Remembering 9/11

I live in New York City. Two friends, including someone at whose wedding I had recently been the rabbi, died in the World Trade Center on 9/11. The acrid smell came through my apartment windows for days and sacred ashes, which I wiped away with tears, fell on my window sills for weeks.

That day, my children who were 13 and 10 could not get home from school because the subways were closed. They have grown up in the shadow of 9/11 and the fog of war. The world seems far less safe today than it seemed on 9/10/01, though in hindsight, we were not safe at all. So what do we want to remember today as war, violence, terrorism and vicious polarization swirls around us? What memories do we want to preserve at least for today that might ennoble us just a bit?

A few weeks after 9/11, I found myself becoming so angry and bitter and afraid. One day I was reading the New York Times and came across an article that described some of final cell phone conversations of those who perished on 9/11. Because of technology evil people can blow up buildings, but because of technology we also could hear the final words of husbands to wives and mothers to daughters and parents to children. I was completely overwhelmed by the fact that in the face of terror and in the dearness of the vanishing moment, not one conversation showed any anger or any desire for revenge. Instead, simply and heroically each witnessed a yearning to love and possessed the faith that love ultimately swallows up death.

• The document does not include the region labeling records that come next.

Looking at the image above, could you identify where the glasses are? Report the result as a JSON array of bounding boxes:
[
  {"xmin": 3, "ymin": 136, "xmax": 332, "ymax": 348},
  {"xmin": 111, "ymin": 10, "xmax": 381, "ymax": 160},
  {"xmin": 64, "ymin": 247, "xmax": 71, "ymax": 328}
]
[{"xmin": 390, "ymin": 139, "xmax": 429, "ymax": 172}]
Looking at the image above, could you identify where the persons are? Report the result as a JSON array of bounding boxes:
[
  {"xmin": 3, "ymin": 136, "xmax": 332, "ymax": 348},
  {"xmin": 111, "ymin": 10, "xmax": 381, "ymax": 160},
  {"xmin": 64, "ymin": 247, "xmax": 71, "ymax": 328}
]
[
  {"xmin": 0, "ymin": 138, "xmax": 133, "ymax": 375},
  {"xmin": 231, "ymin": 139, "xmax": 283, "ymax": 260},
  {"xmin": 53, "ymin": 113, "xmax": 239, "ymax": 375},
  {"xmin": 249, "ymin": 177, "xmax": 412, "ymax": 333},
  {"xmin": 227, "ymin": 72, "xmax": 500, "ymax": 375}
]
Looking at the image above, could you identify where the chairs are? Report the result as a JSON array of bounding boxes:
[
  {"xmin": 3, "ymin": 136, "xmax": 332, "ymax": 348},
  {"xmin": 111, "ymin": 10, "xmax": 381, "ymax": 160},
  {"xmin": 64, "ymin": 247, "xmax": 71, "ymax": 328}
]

I set some of those sacred words to an ancient Jewish chant of Lamentations which you can listen to now (click here). ?The Biblical book of Lamentations mourns the destruction of Jerusalem and the Holy Temple in the 6th century BCE. ?Jewish practice is to chant the book once a year, the saddest day of the year, in the heat of the summer to a mournful chant. The first word of the book is in Hebrew – Eicha which means How – and invites the community to reflect on how and why such destruction happens. Reading the final cell phone conversations took my breath away and as I read them over and over again, the sad melody of Lamentations came to mind and seemed so appropriate. In chanting them, they became a sacred text.

May their memories be for a blessing and may we all, whatever our politics and world views, do better in repairing this world.